Knot Your Average Shoe!

Published: Wed 27 Mar 2024 11:44 AM
Detector Dog Bart was spot on when he became shoe–spicious of a box during a routine search of incoming property at Rimutaka Prison earlier this month.
During the search, Bart gave a very strong indication on a box of trainers. He would not leave the box alone.
His handler John Thorne began manually searching the shoes, carefully checking all of the usual cavities for concealment. However, he did not locate anything of concern.
“Bart was adamant that he was right, so I knew I needed to keep searching,” says John. “I checked the padding around the heel and then I felt an inconsistency.
“I ripped open that cavity and found a bag of white powder. I then felt the padding on the other side of the shoe and I felt a similar inconsistency. I checked the other shoe and it was the same on both sides.”
The incident was immediately reported to Police and the substances were collected to be tested.
Police have since confirmed the contraband as two small bags of methamphetamine (approximately 2.5 grams total), and four larger bags of cocaine (approximately 22.5 grams total).
“I trusted my dog and so I couldn’t accept that there was nothing there,” says John.
“Let this be a clear message to anyone attempting to bring in or send any contraband to our sites – you will be caught.
“There is no place for drugs in prison. They create a more dangerous working environment for our staff, and prevent prisoners from engaging in rehabilitation, education and employment opportunities.”

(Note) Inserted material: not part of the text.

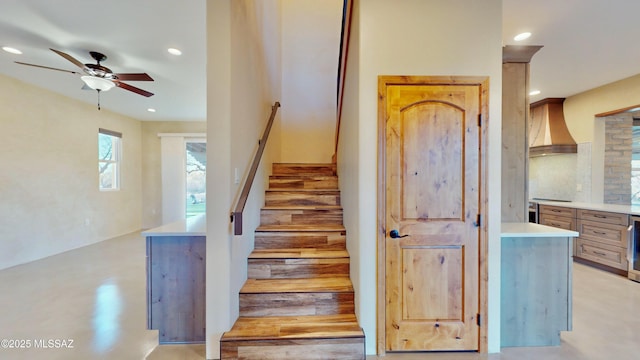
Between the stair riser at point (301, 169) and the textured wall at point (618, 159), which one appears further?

Corrections places significant emphasis on the prevention and detection of contraband introduction in prisons and we are constantly working to stay one step ahead of new methods used to introduce contraband into our prisons.
A range of methods are used at prisons across New Zealand to prevent drugs, weapons, cellphones and other prohibited items from entering. They include 22 operational Detector Dog Handlers operating 26 dogs across the country, x-ray technology, telephone monitoring of prisoners’ calls and single points of entry to sites.